Perhaps someone on here can help me out. I'm looking for a MX Leader fork. Fork only. I really don't want to go to an aftermarket fork but may have to if I must. I've emailed Merckx but no reply as of yet. If I have to go aftermarket, any suggestions? Look? Easton? 

Thanks,
Chris


----------



## sw3759 (Jul 10, 2004)

hey Chris,
you might try Gita or have your dealer call them.they may still have some left.i have heard of a few people picking up leftover MXL forks from them.good luck.
Scott


----------



## tarwheel2 (Jul 7, 2005)

I agree with Scott and would check with Gita Bike first. After that, I would check with some of the on-line stores that carry Merckx frames, such as competitivecyclist.com, c-bike.com, or bikyle.com. 

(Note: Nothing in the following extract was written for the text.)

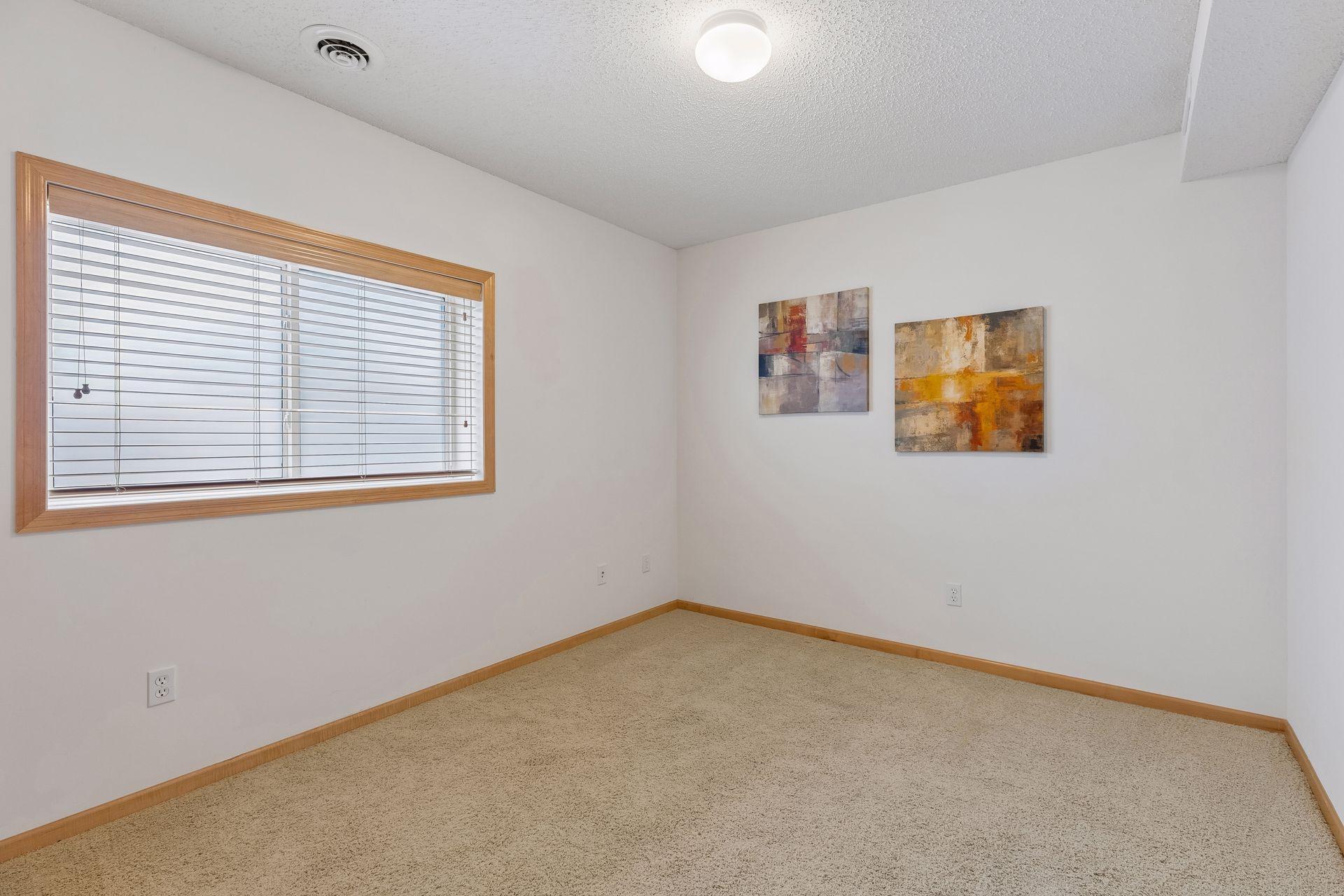 Carpeted room with a wide wood-trimmed window and two abstract paintings.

Occasionally Merckx forks are offered for sale on eBay, as well, but it might be a long wait finding one. You might also try posting a WTB message on the Google rec.bikes group. I've found some stuff that way. Here's a link:

http://groups.google.com/group/rec.bicycles.marketplace?hl=en&lr=&ie=UTF-8


----------



## Kenacycle (May 28, 2006)

Would the number of forks made be more than the number of frames to yield surplus forks to be available? I would think there wouldn't be any extra forks made especially the MX Leader fork uses the special box crown which is said to be limited in numbers. 

But I don't know, I'm just typing out my thoughts


----------



## tarwheel2 (Jul 7, 2005)

Yes, there could be extra forks because many cyclists opt for carbon forks nowadays. That's why you often find nice steel forks for sale on eBay.


----------



## Kenacycle (May 28, 2006)

ic ic


----------